» **PROBLEM TO SOLVE**:
From the line containing "content_type: text/html; charset=utf-8" through the final line of the records, reproduce every line exactly.

» **TASK INPUTS**:

——

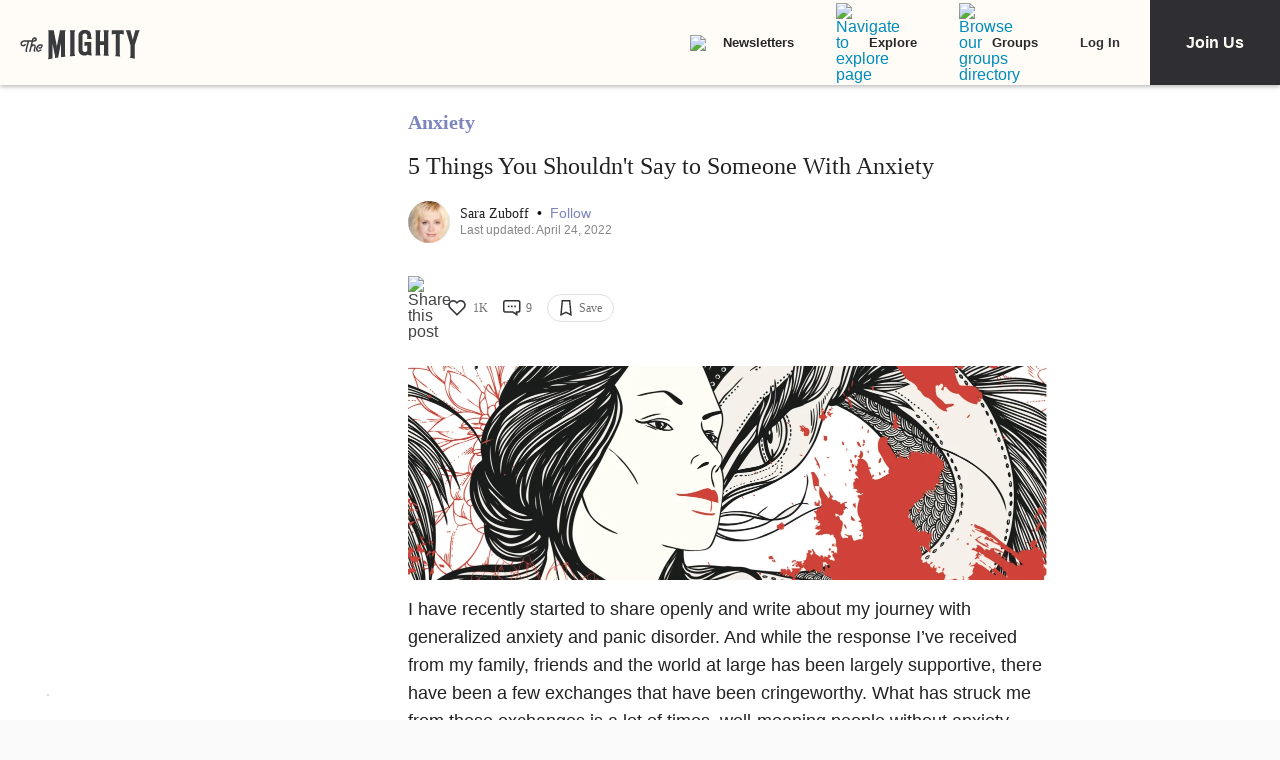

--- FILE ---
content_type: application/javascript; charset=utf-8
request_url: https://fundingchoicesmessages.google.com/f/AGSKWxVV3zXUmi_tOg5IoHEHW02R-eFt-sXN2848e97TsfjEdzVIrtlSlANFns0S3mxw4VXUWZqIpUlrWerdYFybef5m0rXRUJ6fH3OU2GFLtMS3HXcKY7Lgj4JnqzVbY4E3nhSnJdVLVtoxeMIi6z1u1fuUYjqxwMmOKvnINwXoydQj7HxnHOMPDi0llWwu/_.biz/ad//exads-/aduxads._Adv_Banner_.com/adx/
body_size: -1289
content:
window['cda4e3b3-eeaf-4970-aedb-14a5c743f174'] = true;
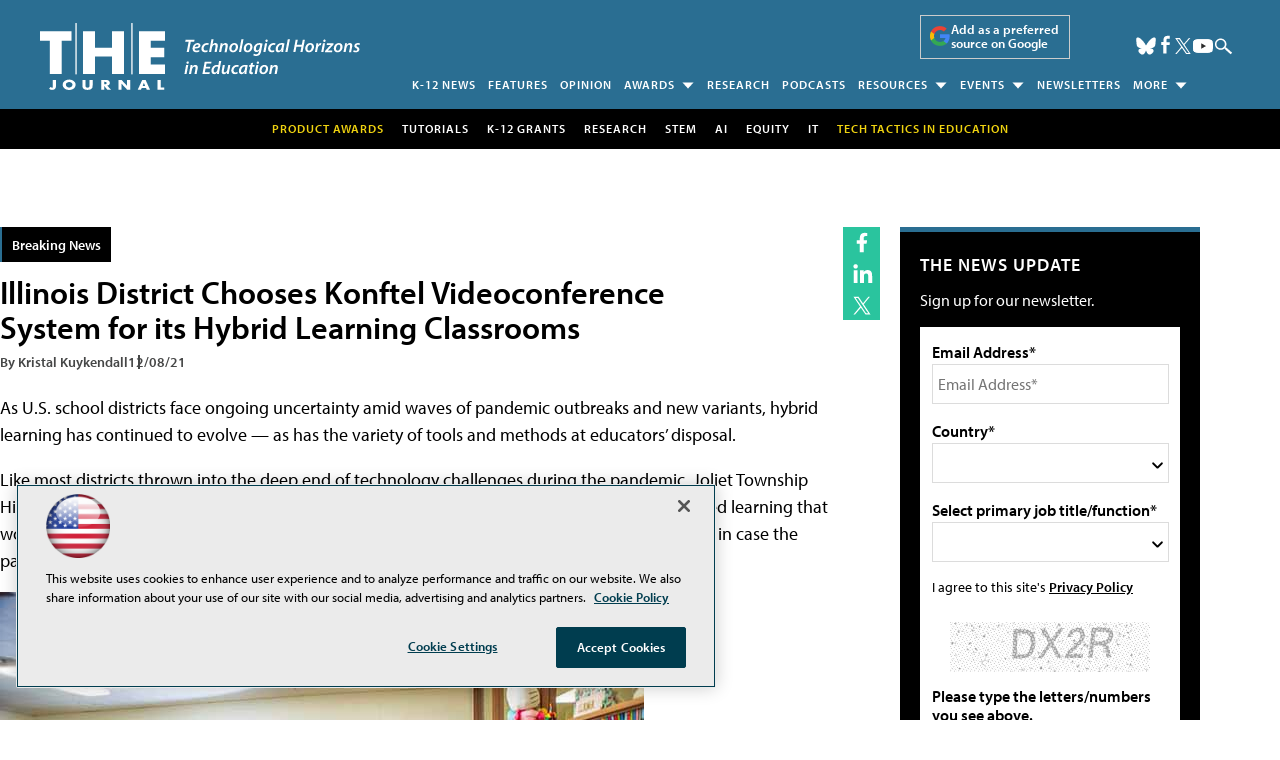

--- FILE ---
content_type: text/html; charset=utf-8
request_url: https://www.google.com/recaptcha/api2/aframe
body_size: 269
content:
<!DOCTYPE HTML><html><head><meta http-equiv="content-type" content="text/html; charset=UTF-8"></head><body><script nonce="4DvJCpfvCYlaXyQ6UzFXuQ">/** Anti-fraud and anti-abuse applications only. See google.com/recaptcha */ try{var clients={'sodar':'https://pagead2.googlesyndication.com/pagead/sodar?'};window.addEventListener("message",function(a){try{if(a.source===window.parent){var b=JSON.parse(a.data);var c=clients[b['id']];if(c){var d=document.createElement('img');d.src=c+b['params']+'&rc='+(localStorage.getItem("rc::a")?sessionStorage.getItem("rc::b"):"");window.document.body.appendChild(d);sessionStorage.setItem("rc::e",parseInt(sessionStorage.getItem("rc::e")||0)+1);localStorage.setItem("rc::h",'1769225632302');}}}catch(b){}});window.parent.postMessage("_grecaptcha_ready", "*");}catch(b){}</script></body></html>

——

» **REPLY TO THE TASK**:
content_type: text/html; charset=utf-8
request_url: https://www.google.com/recaptcha/api2/aframe
body_size: 269
content:
<!DOCTYPE HTML><html><head><meta http-equiv="content-type" content="text/html; charset=UTF-8"></head><body><script nonce="4DvJCpfvCYlaXyQ6UzFXuQ">/** Anti-fraud and anti-abuse applications only. See google.com/recaptcha */ try{var clients={'sodar':'https://pagead2.googlesyndication.com/pagead/sodar?'};window.addEventListener("message",function(a){try{if(a.source===window.parent){var b=JSON.parse(a.data);var c=clients[b['id']];if(c){var d=document.createElement('img');d.src=c+b['params']+'&rc='+(localStorage.getItem("rc::a")?sessionStorage.getItem("rc::b"):"");window.document.body.appendChild(d);sessionStorage.setItem("rc::e",parseInt(sessionStorage.getItem("rc::e")||0)+1);localStorage.setItem("rc::h",'1769225632302');}}}catch(b){}});window.parent.postMessage("_grecaptcha_ready", "*");}catch(b){}</script></body></html>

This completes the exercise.